[BEGIN DATA EXTRACT]

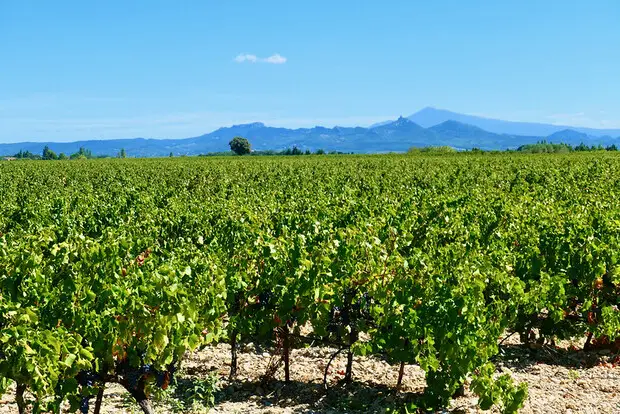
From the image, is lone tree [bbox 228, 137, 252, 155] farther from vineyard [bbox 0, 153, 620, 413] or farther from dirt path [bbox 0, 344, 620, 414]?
dirt path [bbox 0, 344, 620, 414]

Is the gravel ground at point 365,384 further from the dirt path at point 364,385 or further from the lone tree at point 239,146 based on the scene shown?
the lone tree at point 239,146

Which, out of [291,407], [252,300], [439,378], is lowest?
[291,407]

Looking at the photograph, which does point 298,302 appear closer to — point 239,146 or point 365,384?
point 365,384

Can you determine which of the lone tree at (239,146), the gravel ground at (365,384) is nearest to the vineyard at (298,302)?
the gravel ground at (365,384)

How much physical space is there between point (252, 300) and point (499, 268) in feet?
11.1

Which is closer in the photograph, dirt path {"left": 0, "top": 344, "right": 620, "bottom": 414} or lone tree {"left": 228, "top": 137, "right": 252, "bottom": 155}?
dirt path {"left": 0, "top": 344, "right": 620, "bottom": 414}

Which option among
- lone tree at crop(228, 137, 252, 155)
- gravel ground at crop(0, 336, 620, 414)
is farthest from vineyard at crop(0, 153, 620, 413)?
lone tree at crop(228, 137, 252, 155)

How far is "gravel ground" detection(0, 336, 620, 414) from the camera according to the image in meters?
6.78

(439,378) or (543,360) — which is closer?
(439,378)

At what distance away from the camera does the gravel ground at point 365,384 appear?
6.78 metres

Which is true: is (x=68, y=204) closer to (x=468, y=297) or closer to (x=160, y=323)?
(x=160, y=323)

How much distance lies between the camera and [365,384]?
741 centimetres

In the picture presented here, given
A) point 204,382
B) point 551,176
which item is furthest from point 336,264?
point 551,176

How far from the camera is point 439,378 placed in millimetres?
6086
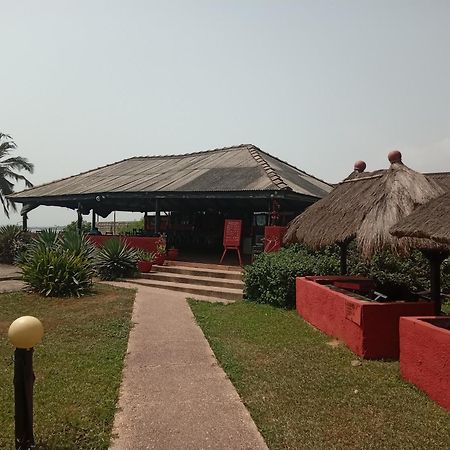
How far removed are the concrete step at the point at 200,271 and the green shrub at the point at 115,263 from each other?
915mm

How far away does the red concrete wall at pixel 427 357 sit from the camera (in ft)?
14.4

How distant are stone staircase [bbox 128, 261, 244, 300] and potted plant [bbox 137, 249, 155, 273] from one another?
0.67 ft

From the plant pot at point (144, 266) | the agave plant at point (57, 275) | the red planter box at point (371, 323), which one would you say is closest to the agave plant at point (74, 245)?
the agave plant at point (57, 275)

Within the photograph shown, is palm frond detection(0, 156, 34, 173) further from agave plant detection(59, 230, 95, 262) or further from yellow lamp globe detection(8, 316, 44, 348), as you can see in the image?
yellow lamp globe detection(8, 316, 44, 348)

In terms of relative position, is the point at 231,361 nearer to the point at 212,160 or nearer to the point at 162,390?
the point at 162,390

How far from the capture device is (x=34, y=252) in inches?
458

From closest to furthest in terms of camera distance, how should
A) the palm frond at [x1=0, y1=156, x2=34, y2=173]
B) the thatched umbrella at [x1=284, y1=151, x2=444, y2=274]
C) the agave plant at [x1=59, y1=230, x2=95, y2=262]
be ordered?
the thatched umbrella at [x1=284, y1=151, x2=444, y2=274]
the agave plant at [x1=59, y1=230, x2=95, y2=262]
the palm frond at [x1=0, y1=156, x2=34, y2=173]

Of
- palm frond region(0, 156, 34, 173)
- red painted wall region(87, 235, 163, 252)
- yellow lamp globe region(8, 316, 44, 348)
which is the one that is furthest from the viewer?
palm frond region(0, 156, 34, 173)

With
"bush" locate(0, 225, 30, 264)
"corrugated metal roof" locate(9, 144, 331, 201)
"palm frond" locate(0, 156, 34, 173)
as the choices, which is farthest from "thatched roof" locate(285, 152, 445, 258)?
"palm frond" locate(0, 156, 34, 173)

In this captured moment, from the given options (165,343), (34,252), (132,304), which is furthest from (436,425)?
(34,252)

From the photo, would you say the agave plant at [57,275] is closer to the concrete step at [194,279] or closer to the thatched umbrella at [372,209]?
the concrete step at [194,279]

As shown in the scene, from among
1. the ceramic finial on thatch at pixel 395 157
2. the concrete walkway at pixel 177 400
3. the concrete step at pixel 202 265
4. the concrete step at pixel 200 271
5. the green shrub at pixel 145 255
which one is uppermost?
the ceramic finial on thatch at pixel 395 157

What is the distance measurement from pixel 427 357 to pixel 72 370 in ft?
13.6

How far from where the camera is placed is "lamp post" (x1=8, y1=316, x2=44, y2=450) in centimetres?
330
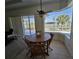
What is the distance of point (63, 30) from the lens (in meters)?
2.55

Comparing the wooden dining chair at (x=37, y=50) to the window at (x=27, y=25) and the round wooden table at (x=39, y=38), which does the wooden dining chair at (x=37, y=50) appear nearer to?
the round wooden table at (x=39, y=38)

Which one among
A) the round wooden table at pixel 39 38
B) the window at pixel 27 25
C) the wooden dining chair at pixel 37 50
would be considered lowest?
the wooden dining chair at pixel 37 50

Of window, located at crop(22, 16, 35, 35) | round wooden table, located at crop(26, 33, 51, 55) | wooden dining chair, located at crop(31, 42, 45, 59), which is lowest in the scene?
wooden dining chair, located at crop(31, 42, 45, 59)

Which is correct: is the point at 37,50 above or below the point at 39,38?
below

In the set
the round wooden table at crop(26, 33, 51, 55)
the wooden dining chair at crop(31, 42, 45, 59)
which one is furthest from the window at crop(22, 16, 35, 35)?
the wooden dining chair at crop(31, 42, 45, 59)

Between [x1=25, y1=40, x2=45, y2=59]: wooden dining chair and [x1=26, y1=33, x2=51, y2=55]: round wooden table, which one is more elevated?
[x1=26, y1=33, x2=51, y2=55]: round wooden table

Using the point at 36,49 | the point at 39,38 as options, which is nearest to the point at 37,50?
the point at 36,49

[END DATA EXTRACT]

- WORK TO BE COMPLETED -
Can you output every line of all the items above as a numbered list, with blank lines and the pictures left out?

- THE SOLUTION -
1. From the image, is lone tree [bbox 228, 137, 252, 155] farther from vineyard [bbox 0, 153, 620, 413] or farther from dirt path [bbox 0, 344, 620, 414]?
2. dirt path [bbox 0, 344, 620, 414]
3. Is the gravel ground at point 365,384 further from the dirt path at point 364,385 or further from the lone tree at point 239,146 based on the scene shown?
4. the lone tree at point 239,146
5. Which, out of [291,407], [252,300], [439,378], is lowest?
6. [291,407]
7. Looking at the photograph, which does point 298,302 appear closer to — point 239,146 or point 365,384?
8. point 365,384
9. Can you determine which of the lone tree at (239,146), the gravel ground at (365,384) is nearest to the vineyard at (298,302)?
10. the gravel ground at (365,384)
11. How much physical space is there between point (252, 300) and point (499, 268) in feet?
12. 11.1
13. Which is closer in the photograph, dirt path {"left": 0, "top": 344, "right": 620, "bottom": 414} or lone tree {"left": 228, "top": 137, "right": 252, "bottom": 155}?
14. dirt path {"left": 0, "top": 344, "right": 620, "bottom": 414}
15. Which option among
16. - lone tree at crop(228, 137, 252, 155)
17. - gravel ground at crop(0, 336, 620, 414)
18. is farthest from vineyard at crop(0, 153, 620, 413)?
19. lone tree at crop(228, 137, 252, 155)
20. How far is "gravel ground" detection(0, 336, 620, 414) from the camera according to the image in meters?
21. 6.78
22. (439,378) or (543,360) — which is closer?
23. (439,378)
24. At what distance away from the camera does the gravel ground at point 365,384 appear?
25. 6.78 metres
26. Which is true: is (x=68, y=204) closer to (x=468, y=297) or closer to (x=160, y=323)?
27. (x=160, y=323)
28. How much distance lies between the camera and [365,384]?
29. 741 centimetres
30. In the picture presented here, given
31. A) point 204,382
32. B) point 551,176
33. which item is furthest from point 336,264?
34. point 551,176
35. How far from the camera is point 439,378 placed in millimetres?
36. 6086
37. How far removed are the concrete step at the point at 200,271 and the green shrub at the point at 115,263 from each other?
38. 915mm
39. How far away does the red concrete wall at pixel 427 357 sit from the camera (in ft)?
40. 14.4
41. How distant are stone staircase [bbox 128, 261, 244, 300] and potted plant [bbox 137, 249, 155, 273] from one another?
42. 0.67 ft
43. From the plant pot at point (144, 266) | the agave plant at point (57, 275) | the red planter box at point (371, 323), which one would you say is closest to the agave plant at point (74, 245)?
44. the agave plant at point (57, 275)
45. Within the photograph shown, is palm frond detection(0, 156, 34, 173) further from agave plant detection(59, 230, 95, 262) or further from yellow lamp globe detection(8, 316, 44, 348), as you can see in the image?
46. yellow lamp globe detection(8, 316, 44, 348)
47. In terms of relative position, is the point at 231,361 nearer to the point at 212,160 or nearer to the point at 162,390?
48. the point at 162,390
49. How far from the capture device is (x=34, y=252) in inches?
50. 458
51. From closest to furthest in terms of camera distance, how should
52. A) the palm frond at [x1=0, y1=156, x2=34, y2=173]
53. B) the thatched umbrella at [x1=284, y1=151, x2=444, y2=274]
54. C) the agave plant at [x1=59, y1=230, x2=95, y2=262]
55. be ordered?
56. the thatched umbrella at [x1=284, y1=151, x2=444, y2=274]
57. the agave plant at [x1=59, y1=230, x2=95, y2=262]
58. the palm frond at [x1=0, y1=156, x2=34, y2=173]
59. Of
60. - palm frond region(0, 156, 34, 173)
61. - red painted wall region(87, 235, 163, 252)
62. - yellow lamp globe region(8, 316, 44, 348)
63. which is the one that is furthest from the viewer?
64. palm frond region(0, 156, 34, 173)
65. With
66. "bush" locate(0, 225, 30, 264)
67. "corrugated metal roof" locate(9, 144, 331, 201)
68. "palm frond" locate(0, 156, 34, 173)
69. as the choices, which is farthest from "thatched roof" locate(285, 152, 445, 258)?
70. "palm frond" locate(0, 156, 34, 173)
71. In this captured moment, from the given options (165,343), (34,252), (132,304), which is furthest from (436,425)?
72. (34,252)
73. From the photo, would you say the agave plant at [57,275] is closer to the concrete step at [194,279] or closer to the thatched umbrella at [372,209]?
74. the concrete step at [194,279]
75. As shown in the scene, from among
76. 1. the ceramic finial on thatch at pixel 395 157
77. 2. the concrete walkway at pixel 177 400
78. 3. the concrete step at pixel 202 265
79. 4. the concrete step at pixel 200 271
80. 5. the green shrub at pixel 145 255
81. which one is uppermost?
82. the ceramic finial on thatch at pixel 395 157
83. What is the distance measurement from pixel 427 357 to pixel 72 370 in ft?
84. 13.6
85. How far from where the camera is placed is "lamp post" (x1=8, y1=316, x2=44, y2=450) in centimetres?
86. 330
87. What is the distance of point (63, 30) from the lens (in meters)?
88. 2.55
89. Comparing the wooden dining chair at (x=37, y=50) to the window at (x=27, y=25) and the round wooden table at (x=39, y=38), which does the wooden dining chair at (x=37, y=50) appear nearer to?
90. the round wooden table at (x=39, y=38)
91. Which one among
92. A) the round wooden table at pixel 39 38
93. B) the window at pixel 27 25
94. C) the wooden dining chair at pixel 37 50
95. would be considered lowest?
96. the wooden dining chair at pixel 37 50
97. Of window, located at crop(22, 16, 35, 35) | round wooden table, located at crop(26, 33, 51, 55) | wooden dining chair, located at crop(31, 42, 45, 59), which is lowest in the scene?
98. wooden dining chair, located at crop(31, 42, 45, 59)
99. Which is correct: is the point at 37,50 above or below the point at 39,38?
100. below
101. In the set
102. the round wooden table at crop(26, 33, 51, 55)
103. the wooden dining chair at crop(31, 42, 45, 59)
104. which one is furthest from the window at crop(22, 16, 35, 35)?
105. the wooden dining chair at crop(31, 42, 45, 59)
106. Between [x1=25, y1=40, x2=45, y2=59]: wooden dining chair and [x1=26, y1=33, x2=51, y2=55]: round wooden table, which one is more elevated?
107. [x1=26, y1=33, x2=51, y2=55]: round wooden table
108. Using the point at 36,49 | the point at 39,38 as options, which is nearest to the point at 37,50?
109. the point at 36,49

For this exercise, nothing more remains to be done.